Article contributed by Soar Payments
U.S. businesses selling e-cigarettes and other vaping products online can expect to be hard hit by new rules governing the processing of credit card payments.
Many small businesses could face a difficult and potentially costly tangle of red tape – or even the loss of their existing credit card arrangement.
These are among the likely outcomes of the Food and Drug Administration (FDA) deeming regulations, which came into force this summer.
The FDA historically has regulated the sale of combustible cigarettes over the Internet, requiring that retailers take several steps to ensure that they cannot be purchased online by minors.
E-cigarettes, by contrast, were not until this year subject to FDA oversight, so an online retailer could simply obtain a merchant account and accept credit card payments in the same way as any other e-commerce business.
The new regulations, however, mean that both existing and new U.S. online vaping businesses are likely, over the next few months, to receive updated requirements from their credit card company that they will need to comply with – or a termination notice withdrawing their credit card facility.
Under the new requirements, for an online e-cigarette business to be able to accept credit cards it must:
- Properly age-verify all transactions for any e-cigarette or vaping related product.
- Register with Visa and Mastercard via the merchant’s credit card processor and pay an annual $1000 registration fee.
- Obtain an attorney’s letter stating that they are operating within existing applicable law sufficient to satisfy their credit card processor.
- Provide additional information, as requested by their credit card processor, to ensure they are operating within the new FDA regulations.
There are also additional unintended consequences of the new rules which an online e-cig retailer must deal with.
First, they will have to find a credit card processor willing to take on their business. This may not be as easy as it sounds, because the burden of ensuring that the business is complying with all applicable laws lies with the business’s credit card processor, not with Visa and Mastercard themselves.
But credit card processing is a low-margin, high-volume business, and any additional regulatory and registration responsibility makes all but the largest online retailers unprofitable clients.
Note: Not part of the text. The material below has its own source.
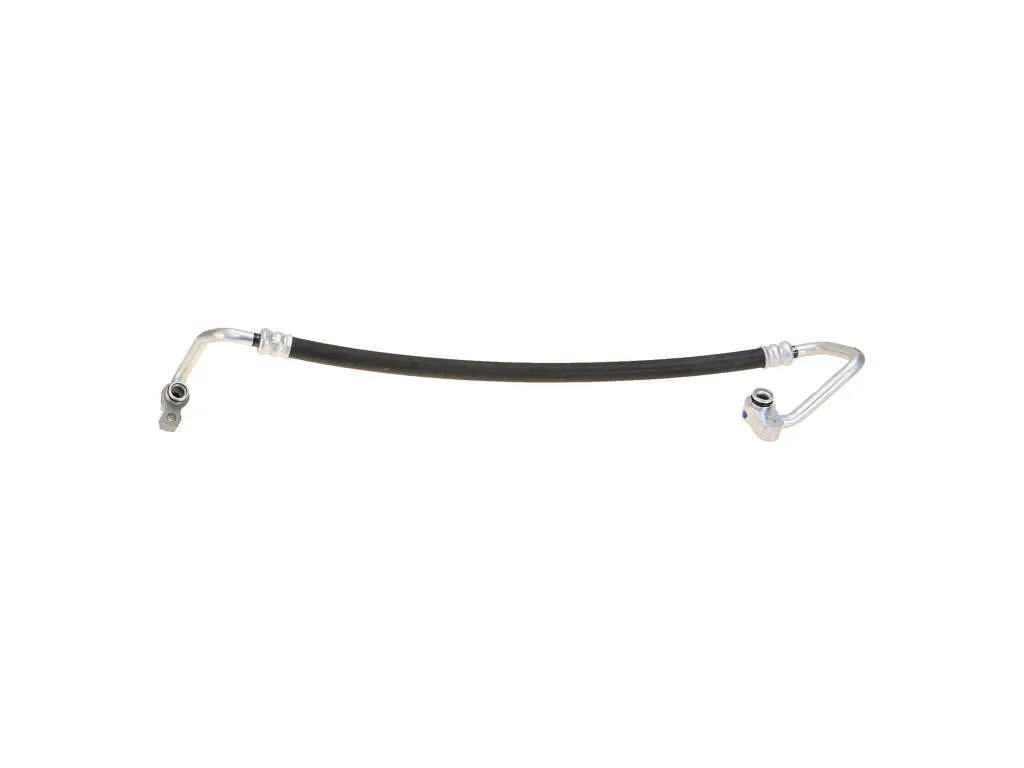 2017 Honda Fit A/C Refrigerant Hose Genuine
As a result, many processors will almost certainly no longer offer merchant accounts to e-cig retailers, and many will terminate existing accounts. The exceptions will be a limited number of high-risk credit card processors who charge higher fees, and can do so as a result of decreased competition. This in turn will mean lower margins or higher prices for online retailers.
Credit card processors are also beginning to add additional underwriting requirements – such as requesting previous business tax returns, a letter by a qualified attorney stating that the company is complying with all applicable laws, a demonstrably functioning age-verification check, a secured Website, and so on – before a business can be accepted. These requirements lengthen the application process, sometimes by weeks, and discourage new entrants to the market.
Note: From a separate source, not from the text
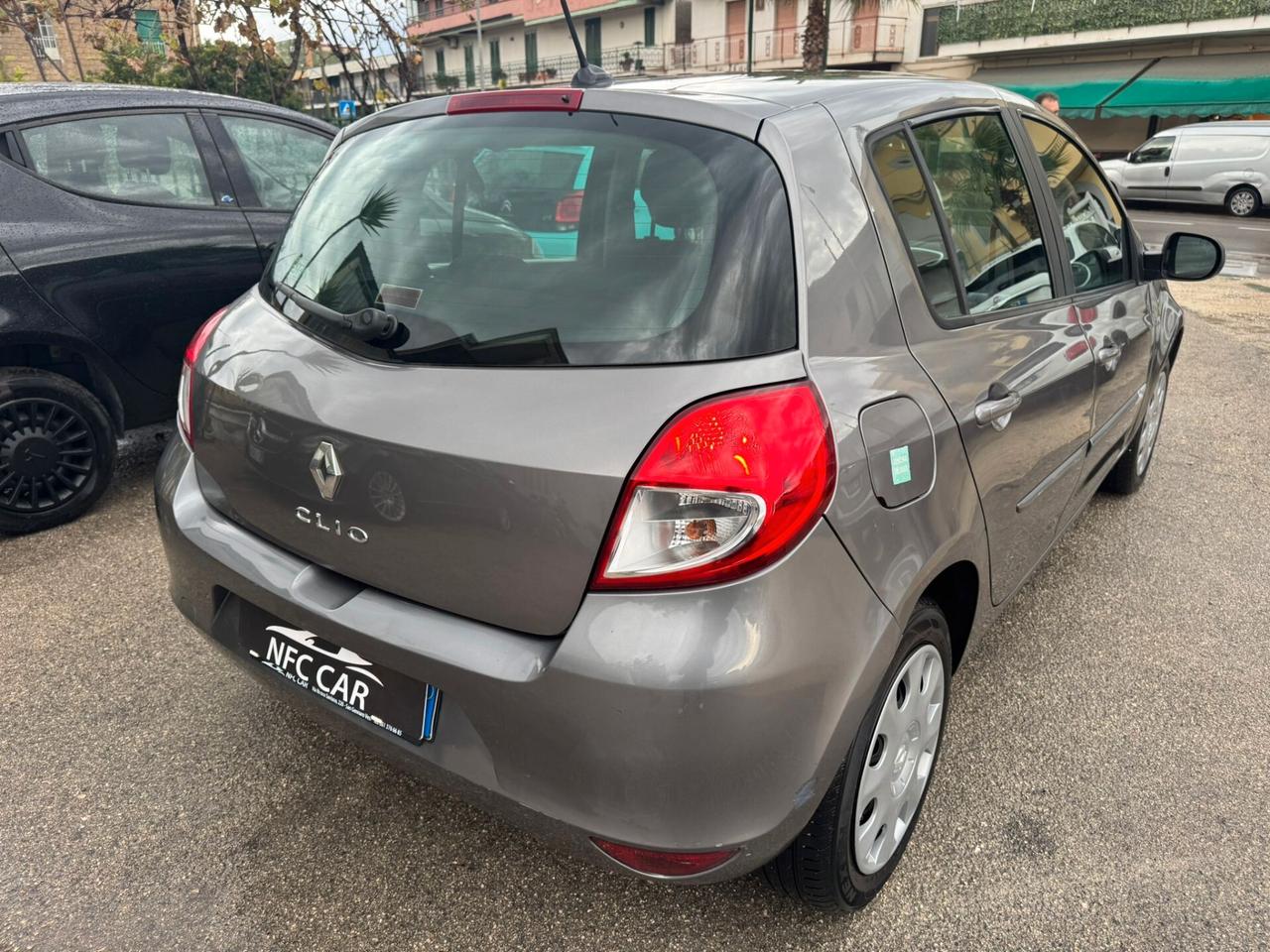 Renault Clio 1.2 16V 5 porte Live!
Some high-risk credit card processors appear to be waiting to enact the stricter underwriting rules until legal challenges to the deeming regulations have been resolved. Online e-cig retailers may find it useful to consult with a high-risk merchant account provider that focuses on this area, such as Soar Payments, to discuss which processors are available during this transitional period.
Other payment options
The new credit card processing rules do not leave e-cig and vape retailers entirely without e-commerce options. Those alternatives, however, each have limitations.
eChecks are simply a payment method by which a customer can enter their bank account and create an “e-commerce check” which clears within 24 hours via the Automated Clearing House (ACH) network.
Many online businesses currently accept eChecks as an alternative payment option, primarily for customers without a credit card. The cost to the business of accepting payment in this form is also considerably lower because it excludes Visa and Mastercard and their associated costs from the transaction entirely.
The problem, in the vaping and e-cig context, is that eCheck processors also rely on U.S. bank sponsorship to process transactions, so the same FDA-initiated rules will eventually apply to eChecks as to credit cards.
PayPal offers a convenient method of making an online payment without the need for the purchaser to have a credit card. From the seller’s perspective, however, accepting PayPal payments will generally mean more – not fewer – requirements than a traditional credit card processor over the long term. That is because PayPal acts as the merchant and must comply with the Visa and Mastercard rules itself as well as bearing a financial risk for merchants.
PayPal will probably be seen by many small e-commerce vaping and e-cig startups as a quick fix for the problem posed by the new FDA rules. Unfortunately, after processing a few thousand dollars they will likely have their PayPal account shut down for having not complied with the Visa and Mastercard rules.
What This Means: A small e-cigarette business currently accepting credit card payments for e-commerce transactions might be tempted to gamble that the new rules will be overturned before their credit card processor begins to enforce them. But the more prudent approach is to start discussing how to comply.